## Your objective
In the forum post on regex searches, why does the author advise starting the search at a spot followed by a non-word character or on a blank line above? Answer in one to three sentences.

SEARCH (?si)(?<=\W)(\w+)(?=\W.*#+(?!.*\W\1(\W|\z)))

To detect any word, which exists, before the boundary and ALSO exists, after the boundary, use the regex, below :

SEARCH (?si)(?<=\W)(\w+)(?=\W.*#+(?=.*\W\1(\W|\z)))

You may give a try with the license.txt file, in N++ folder.

Open license.txt
Add a new line #####, somewhere in the file.
Go back to the very beginning
Open the Find dialog
Select the Regular expression search mode
Type, one the two above regexes, in the Find what: zone
Click on the Find next button, repeatedly

Et voilà !

REMARKS :

This search could be slow, on “out of date” computers ( like my own configuration), and/or for big size files !
Due to some bugs of the regex engine, relative to backward assertions, it’s better to begin searching at a location, which is followed by a non-word character or in a blank line, located above. By that means, if a matched word begins a line, it will be correctly found !
With these regexes, the backward search do NOT work. The opposite would have been very amazing :-))
The general template, of these regexes, is :

[Modifiers][Positive Look-Behind][Regex to Search][Positive Look-Ahead[Negative Look-Ahead]]

[Modifiers][Positive Look-Behind][Regex to Search][Positive Look-Ahead[Positive Look-Ahead]]

I’ll give you better explanations, next time !

Now, @lemmy-westin, I suppose that my example, certainly, does not, exactly, match what you would like to ! May be, your files seem more like a simple list, of one or more words per line. In that case, the practical goal would be to detect :

A line, in the FIRST part, which does NOT exist, in the SECOND part, of current file
A line which BOTH exists, in the FIRST and SECOND parts of current file

So, if you don’t mind, in order to “tune” these regexes, could you give me some examples of texts we have to search through ?

## Supplied data
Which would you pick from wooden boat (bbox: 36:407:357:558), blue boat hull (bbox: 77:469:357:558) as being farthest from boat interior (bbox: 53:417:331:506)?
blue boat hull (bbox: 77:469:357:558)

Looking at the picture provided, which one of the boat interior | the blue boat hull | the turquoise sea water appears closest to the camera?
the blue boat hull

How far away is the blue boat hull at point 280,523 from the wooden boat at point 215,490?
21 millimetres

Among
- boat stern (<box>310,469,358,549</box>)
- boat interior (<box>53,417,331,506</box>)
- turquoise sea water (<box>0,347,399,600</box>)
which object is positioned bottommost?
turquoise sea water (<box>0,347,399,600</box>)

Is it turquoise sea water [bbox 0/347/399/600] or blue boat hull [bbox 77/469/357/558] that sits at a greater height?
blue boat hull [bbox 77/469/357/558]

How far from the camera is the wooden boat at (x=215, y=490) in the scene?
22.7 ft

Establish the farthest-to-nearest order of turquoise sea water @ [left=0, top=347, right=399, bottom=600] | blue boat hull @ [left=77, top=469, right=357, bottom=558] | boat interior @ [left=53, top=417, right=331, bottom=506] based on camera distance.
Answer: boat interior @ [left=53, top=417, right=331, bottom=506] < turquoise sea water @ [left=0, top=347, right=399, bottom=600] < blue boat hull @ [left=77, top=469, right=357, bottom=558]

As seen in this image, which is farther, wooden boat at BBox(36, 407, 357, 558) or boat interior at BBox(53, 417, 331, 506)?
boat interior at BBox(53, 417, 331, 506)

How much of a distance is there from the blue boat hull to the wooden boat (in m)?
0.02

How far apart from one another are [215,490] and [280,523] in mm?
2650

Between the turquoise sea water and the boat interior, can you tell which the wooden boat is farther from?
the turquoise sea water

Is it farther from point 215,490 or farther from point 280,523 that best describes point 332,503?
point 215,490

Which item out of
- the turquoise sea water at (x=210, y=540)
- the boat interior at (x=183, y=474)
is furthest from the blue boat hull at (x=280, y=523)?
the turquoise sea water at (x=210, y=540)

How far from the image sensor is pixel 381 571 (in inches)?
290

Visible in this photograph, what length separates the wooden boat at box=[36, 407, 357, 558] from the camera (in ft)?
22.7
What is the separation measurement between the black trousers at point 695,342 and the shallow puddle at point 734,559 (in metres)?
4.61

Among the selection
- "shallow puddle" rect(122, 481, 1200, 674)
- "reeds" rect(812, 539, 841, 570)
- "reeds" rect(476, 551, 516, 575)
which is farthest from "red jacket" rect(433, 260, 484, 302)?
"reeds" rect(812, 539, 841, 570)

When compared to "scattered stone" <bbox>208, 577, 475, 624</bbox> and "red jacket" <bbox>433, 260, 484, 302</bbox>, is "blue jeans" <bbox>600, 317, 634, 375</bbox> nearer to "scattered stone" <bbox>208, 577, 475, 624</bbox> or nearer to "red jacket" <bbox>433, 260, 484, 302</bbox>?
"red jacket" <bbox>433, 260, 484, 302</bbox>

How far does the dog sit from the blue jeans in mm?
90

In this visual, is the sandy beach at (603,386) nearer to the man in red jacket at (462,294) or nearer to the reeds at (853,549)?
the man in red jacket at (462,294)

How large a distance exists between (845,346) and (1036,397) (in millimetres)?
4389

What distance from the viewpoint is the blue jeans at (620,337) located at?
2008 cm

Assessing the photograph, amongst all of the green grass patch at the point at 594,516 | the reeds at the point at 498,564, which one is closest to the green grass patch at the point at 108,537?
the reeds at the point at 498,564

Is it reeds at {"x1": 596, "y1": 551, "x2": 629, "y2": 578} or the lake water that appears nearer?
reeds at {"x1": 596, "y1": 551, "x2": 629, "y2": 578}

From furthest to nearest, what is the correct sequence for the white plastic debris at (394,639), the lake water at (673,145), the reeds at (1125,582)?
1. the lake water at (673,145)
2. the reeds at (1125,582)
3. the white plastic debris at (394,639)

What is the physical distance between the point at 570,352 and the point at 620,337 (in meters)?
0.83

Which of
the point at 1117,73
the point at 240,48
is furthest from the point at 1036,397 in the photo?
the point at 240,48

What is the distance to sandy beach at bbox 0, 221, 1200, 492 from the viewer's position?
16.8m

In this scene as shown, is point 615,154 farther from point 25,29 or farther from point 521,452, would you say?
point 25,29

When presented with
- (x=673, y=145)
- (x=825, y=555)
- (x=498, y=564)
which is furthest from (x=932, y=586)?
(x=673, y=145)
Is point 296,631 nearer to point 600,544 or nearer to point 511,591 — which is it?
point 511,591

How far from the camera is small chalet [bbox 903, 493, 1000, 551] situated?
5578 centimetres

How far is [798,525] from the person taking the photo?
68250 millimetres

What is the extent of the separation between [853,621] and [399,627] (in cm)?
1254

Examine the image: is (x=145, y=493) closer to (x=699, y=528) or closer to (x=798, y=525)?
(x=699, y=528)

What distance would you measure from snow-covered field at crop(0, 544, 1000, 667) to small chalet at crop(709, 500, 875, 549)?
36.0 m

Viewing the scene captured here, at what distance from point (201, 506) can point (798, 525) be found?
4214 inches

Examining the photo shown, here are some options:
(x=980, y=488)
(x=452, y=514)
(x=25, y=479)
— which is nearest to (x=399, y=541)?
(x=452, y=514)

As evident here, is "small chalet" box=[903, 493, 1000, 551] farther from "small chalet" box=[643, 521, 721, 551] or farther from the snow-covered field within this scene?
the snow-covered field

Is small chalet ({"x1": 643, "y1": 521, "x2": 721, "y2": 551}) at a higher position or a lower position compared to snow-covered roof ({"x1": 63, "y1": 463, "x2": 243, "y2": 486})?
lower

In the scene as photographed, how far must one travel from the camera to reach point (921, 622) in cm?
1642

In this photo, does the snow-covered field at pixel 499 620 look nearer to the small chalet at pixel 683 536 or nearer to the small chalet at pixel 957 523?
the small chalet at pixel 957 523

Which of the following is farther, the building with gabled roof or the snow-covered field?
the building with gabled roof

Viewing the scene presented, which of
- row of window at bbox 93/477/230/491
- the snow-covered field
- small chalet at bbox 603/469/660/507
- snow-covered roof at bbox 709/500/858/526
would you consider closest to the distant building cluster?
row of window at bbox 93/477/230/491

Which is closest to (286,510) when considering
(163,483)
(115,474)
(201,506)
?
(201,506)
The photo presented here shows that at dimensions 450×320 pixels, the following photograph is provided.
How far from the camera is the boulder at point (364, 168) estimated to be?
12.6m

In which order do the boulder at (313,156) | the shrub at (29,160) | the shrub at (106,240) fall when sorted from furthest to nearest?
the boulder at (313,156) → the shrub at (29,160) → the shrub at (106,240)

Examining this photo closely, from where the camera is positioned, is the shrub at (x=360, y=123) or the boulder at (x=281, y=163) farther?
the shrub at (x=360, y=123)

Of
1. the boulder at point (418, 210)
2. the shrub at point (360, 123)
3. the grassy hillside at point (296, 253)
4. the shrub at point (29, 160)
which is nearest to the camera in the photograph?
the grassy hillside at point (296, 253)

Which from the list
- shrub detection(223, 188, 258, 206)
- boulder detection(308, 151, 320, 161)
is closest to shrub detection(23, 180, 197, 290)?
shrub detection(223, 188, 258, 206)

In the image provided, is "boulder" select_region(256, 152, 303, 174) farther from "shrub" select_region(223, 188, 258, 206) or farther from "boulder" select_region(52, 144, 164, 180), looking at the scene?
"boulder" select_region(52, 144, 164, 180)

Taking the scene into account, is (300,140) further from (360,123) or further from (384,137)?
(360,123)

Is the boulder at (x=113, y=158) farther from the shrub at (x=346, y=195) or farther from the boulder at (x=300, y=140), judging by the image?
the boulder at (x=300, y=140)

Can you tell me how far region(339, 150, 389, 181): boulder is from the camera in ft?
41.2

## Written response
The regex engine has bugs with backward assertions. Starting the search at such a spot makes sure a matched word that begins a line is still found correctly.